Recorded data

* Start *

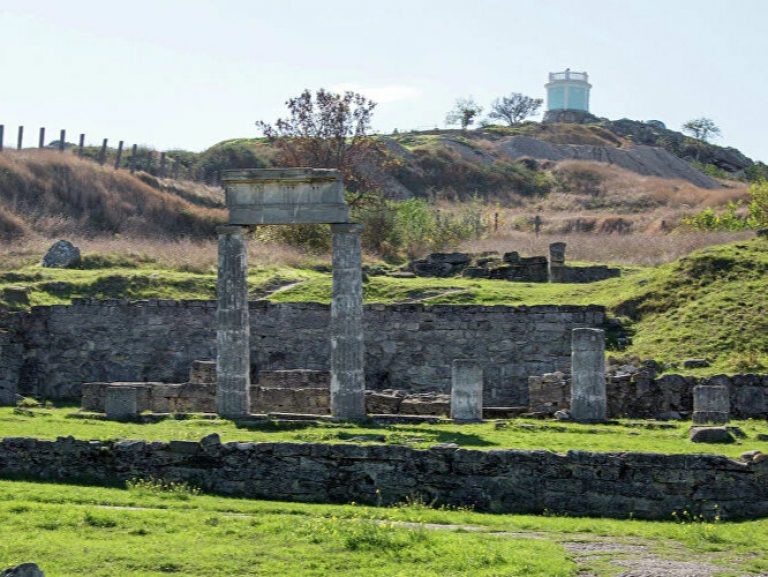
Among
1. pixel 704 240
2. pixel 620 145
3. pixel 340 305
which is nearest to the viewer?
pixel 340 305

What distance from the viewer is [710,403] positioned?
2839 centimetres

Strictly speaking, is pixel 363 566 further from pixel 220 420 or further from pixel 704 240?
pixel 704 240

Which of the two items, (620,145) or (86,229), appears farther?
(620,145)

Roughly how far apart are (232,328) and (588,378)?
24.5ft

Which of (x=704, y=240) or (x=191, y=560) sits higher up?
(x=704, y=240)

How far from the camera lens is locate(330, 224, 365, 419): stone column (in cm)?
2942

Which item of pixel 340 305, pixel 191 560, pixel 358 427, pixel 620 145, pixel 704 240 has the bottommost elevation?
pixel 191 560

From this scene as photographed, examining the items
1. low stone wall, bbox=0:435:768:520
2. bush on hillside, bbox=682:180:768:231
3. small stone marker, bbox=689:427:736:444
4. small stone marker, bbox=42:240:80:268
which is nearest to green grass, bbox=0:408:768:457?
small stone marker, bbox=689:427:736:444

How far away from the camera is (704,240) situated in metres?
50.7

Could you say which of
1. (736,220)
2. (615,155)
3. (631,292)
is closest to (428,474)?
(631,292)

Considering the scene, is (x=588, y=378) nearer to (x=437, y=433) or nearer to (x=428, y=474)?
(x=437, y=433)

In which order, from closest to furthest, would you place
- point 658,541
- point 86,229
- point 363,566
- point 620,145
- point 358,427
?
point 363,566 → point 658,541 → point 358,427 → point 86,229 → point 620,145

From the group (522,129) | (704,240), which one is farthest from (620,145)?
(704,240)

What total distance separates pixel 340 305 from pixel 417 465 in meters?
9.08
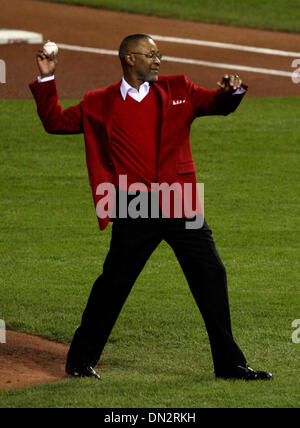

* End *

Work instructions. Please rewrite all the lines above, changing "viewer" to "observer" and leaving everything else the same. Omit the pictures from your answer.

Output for this exercise.
Among
1. pixel 704 240
2. pixel 620 145
3. pixel 340 305
which is nearest to the observer?
pixel 340 305

What distance from the observer is [710,403] positioned?
2839 centimetres

Strictly speaking, is pixel 363 566 further from pixel 220 420 or further from pixel 704 240?
pixel 704 240

Which of the two items, (620,145) or (86,229), appears farther?
(620,145)

Roughly how far apart are (232,328) and (588,378)?
24.5ft

Which of (x=704, y=240) or (x=191, y=560) sits higher up?
(x=704, y=240)

How far from the camera lens is locate(330, 224, 365, 419): stone column (in cm)?
2942

Which item of pixel 340 305, pixel 191 560, pixel 358 427, pixel 620 145, pixel 704 240 has the bottommost elevation?
pixel 191 560

From this scene as photographed, examining the items
1. low stone wall, bbox=0:435:768:520
2. bush on hillside, bbox=682:180:768:231
3. small stone marker, bbox=689:427:736:444
4. small stone marker, bbox=42:240:80:268
which is nearest to green grass, bbox=0:408:768:457?
small stone marker, bbox=689:427:736:444

How far away from the camera is (704,240) situated in metres?
50.7

Could you say which of
1. (736,220)
2. (615,155)
3. (631,292)
is closest to (428,474)?
(631,292)

Considering the scene, is (x=588, y=378) nearer to (x=437, y=433) or nearer to (x=428, y=474)?
(x=437, y=433)

In which order, from closest to furthest, would you place
- point 658,541
- point 86,229
- point 363,566
- point 620,145
- point 358,427
?
point 363,566 → point 658,541 → point 358,427 → point 86,229 → point 620,145

From the group (522,129) | (704,240), which one is farthest from (620,145)?
(704,240)

What total distance separates pixel 340 305 from pixel 417 465 in meters?
9.08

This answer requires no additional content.